It also offers 1 year LLM program. (started w.e.f. session 2020-2021)

== Admissions ==
Admission is on the basis of JEE-Mains (formerly AIEEE). Candidates with JEE-Mains Scorecard have to apply for JAC, Chandigarh counselling to get admission in the UIET. The candidates having compartment in 10+2 examination held in the current year are not eligible for admission.

MCA and LLB/B.A.LL.B admissions are through the PU CET test merits.

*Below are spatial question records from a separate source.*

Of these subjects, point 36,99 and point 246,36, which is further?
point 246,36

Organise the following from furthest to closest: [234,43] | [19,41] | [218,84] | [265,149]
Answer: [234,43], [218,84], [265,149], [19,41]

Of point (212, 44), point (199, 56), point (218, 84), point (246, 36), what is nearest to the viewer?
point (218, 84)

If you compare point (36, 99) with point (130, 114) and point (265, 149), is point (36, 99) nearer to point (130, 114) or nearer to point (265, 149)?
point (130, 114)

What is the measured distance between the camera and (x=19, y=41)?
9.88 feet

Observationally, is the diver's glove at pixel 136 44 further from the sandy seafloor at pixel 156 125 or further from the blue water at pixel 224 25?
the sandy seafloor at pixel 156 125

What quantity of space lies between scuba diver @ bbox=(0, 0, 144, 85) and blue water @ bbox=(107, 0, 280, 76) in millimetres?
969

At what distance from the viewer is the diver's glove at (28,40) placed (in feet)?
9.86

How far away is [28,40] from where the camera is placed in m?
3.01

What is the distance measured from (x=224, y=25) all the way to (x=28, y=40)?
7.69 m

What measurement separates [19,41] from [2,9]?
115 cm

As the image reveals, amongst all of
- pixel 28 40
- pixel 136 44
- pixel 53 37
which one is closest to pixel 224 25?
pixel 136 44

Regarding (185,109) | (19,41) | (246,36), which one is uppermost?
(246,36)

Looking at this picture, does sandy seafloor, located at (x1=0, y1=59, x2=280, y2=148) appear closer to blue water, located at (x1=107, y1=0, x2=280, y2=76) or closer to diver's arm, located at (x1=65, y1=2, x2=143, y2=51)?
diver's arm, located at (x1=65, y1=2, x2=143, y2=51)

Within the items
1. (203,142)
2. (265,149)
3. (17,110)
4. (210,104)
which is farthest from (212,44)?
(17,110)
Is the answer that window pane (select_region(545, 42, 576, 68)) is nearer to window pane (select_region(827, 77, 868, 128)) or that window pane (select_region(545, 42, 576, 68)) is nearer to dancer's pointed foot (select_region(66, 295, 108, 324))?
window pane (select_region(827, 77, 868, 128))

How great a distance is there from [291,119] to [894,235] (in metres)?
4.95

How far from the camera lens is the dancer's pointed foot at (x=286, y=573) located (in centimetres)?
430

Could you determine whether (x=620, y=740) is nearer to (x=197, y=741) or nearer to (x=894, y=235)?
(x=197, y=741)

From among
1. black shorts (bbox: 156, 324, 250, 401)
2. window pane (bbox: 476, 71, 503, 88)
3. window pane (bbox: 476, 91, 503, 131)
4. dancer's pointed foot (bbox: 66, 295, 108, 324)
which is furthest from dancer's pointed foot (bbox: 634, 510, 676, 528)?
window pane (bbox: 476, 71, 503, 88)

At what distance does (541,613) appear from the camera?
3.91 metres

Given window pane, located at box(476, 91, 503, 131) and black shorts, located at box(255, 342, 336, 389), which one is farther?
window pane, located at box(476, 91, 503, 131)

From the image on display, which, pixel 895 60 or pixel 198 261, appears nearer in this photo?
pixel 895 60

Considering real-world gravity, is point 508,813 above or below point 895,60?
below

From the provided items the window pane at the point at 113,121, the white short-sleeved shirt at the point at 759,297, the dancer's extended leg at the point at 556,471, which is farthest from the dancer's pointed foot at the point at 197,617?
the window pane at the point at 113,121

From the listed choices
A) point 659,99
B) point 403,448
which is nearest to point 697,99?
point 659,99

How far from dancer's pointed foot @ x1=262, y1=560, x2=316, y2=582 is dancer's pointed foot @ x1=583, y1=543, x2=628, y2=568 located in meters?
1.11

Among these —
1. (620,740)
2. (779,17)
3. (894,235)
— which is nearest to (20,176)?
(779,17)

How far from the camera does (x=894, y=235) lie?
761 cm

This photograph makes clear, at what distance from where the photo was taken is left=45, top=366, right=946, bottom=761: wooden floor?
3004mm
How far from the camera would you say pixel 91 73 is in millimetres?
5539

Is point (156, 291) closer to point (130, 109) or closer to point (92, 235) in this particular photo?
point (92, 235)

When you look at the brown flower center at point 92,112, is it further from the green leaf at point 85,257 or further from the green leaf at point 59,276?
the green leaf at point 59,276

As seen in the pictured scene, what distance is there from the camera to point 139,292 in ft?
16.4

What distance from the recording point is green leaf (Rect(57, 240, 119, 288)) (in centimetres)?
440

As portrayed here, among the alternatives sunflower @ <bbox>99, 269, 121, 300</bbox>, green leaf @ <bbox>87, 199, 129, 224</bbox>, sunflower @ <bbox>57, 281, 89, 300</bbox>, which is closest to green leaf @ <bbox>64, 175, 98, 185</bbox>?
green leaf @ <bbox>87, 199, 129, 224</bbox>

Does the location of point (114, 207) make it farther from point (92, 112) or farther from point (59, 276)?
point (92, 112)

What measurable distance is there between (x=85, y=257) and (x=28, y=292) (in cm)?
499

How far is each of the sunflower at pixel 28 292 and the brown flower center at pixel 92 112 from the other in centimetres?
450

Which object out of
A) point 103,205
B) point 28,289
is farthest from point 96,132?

== Training and Placement Cell ==
PUSSGRC has a training and placement program headed by Dr. Vrajesh Sharma. The program operates training and placement activities that are undertaken by teacher and student coordinators. Students from all departments are selected through personal interviews conducted by the faculty members of the cell. Besides opening job avenues for the students, the cell ensures that students are well equipped to meet the requirements of the industry. The joint placements are also conducted by the Central Placement Cell and UIET, Panjab University Chandigarh for the students of this campus in Chandigarh.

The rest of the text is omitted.